# [WHAT THIS TASK INVOLVES]
Exactly reproduce the lines from the line containing "From the scene" to the end of the data below, inclusive, and nothing else.
-------- MATERIALS PROVIDED --------
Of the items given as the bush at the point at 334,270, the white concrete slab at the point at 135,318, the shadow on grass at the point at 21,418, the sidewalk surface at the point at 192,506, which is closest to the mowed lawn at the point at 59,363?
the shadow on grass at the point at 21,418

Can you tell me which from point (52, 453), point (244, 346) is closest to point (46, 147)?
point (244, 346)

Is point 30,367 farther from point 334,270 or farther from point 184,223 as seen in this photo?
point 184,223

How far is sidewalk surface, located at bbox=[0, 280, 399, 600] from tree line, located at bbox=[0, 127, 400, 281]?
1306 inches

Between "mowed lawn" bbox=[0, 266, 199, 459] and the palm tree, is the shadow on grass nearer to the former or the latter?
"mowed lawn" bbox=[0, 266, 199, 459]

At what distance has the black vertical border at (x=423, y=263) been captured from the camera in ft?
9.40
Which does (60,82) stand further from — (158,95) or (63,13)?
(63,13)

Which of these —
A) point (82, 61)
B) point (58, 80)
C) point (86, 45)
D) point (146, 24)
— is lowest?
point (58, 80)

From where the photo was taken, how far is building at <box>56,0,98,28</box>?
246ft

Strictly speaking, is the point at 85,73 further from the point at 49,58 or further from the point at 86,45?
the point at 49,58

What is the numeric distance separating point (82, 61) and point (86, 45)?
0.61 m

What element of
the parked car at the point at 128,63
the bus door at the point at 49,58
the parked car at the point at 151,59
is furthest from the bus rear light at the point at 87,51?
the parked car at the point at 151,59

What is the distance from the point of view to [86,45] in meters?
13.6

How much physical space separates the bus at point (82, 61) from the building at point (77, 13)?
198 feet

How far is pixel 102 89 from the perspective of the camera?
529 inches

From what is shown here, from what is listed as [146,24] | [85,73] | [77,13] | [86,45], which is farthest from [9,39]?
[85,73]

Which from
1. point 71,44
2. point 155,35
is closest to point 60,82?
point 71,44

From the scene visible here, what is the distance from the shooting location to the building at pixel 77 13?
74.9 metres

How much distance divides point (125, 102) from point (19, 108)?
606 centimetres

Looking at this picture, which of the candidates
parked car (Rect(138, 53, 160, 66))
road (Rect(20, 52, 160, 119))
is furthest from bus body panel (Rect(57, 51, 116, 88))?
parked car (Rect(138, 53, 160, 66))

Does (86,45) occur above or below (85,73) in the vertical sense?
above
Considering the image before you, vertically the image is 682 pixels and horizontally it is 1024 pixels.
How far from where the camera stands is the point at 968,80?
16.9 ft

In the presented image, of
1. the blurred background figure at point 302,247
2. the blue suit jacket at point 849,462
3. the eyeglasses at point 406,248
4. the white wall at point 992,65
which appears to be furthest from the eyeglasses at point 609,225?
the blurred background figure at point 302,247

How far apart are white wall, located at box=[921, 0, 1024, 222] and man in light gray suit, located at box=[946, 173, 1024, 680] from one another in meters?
--------
# [TASK OUTPUT]
From the scene visible here, what is the distance from the shooting location to the building at pixel 77 13?
74.9 metres

How much distance divides point (125, 102) from point (19, 108)?
606 centimetres

Looking at this picture, which of the candidates
parked car (Rect(138, 53, 160, 66))
road (Rect(20, 52, 160, 119))
is furthest from bus body panel (Rect(57, 51, 116, 88))?
parked car (Rect(138, 53, 160, 66))

Does (86,45) occur above or below (85,73) in the vertical sense?
above
Considering the image before you, vertically the image is 682 pixels and horizontally it is 1024 pixels.
How far from where the camera stands is the point at 968,80?
16.9 ft

In the presented image, of
1. the blurred background figure at point 302,247
2. the blue suit jacket at point 849,462
3. the eyeglasses at point 406,248
4. the white wall at point 992,65
which appears to be furthest from the eyeglasses at point 609,225?
the blurred background figure at point 302,247

How far apart are white wall, located at box=[921, 0, 1024, 222] and man in light gray suit, located at box=[946, 173, 1024, 680] from one another in meters?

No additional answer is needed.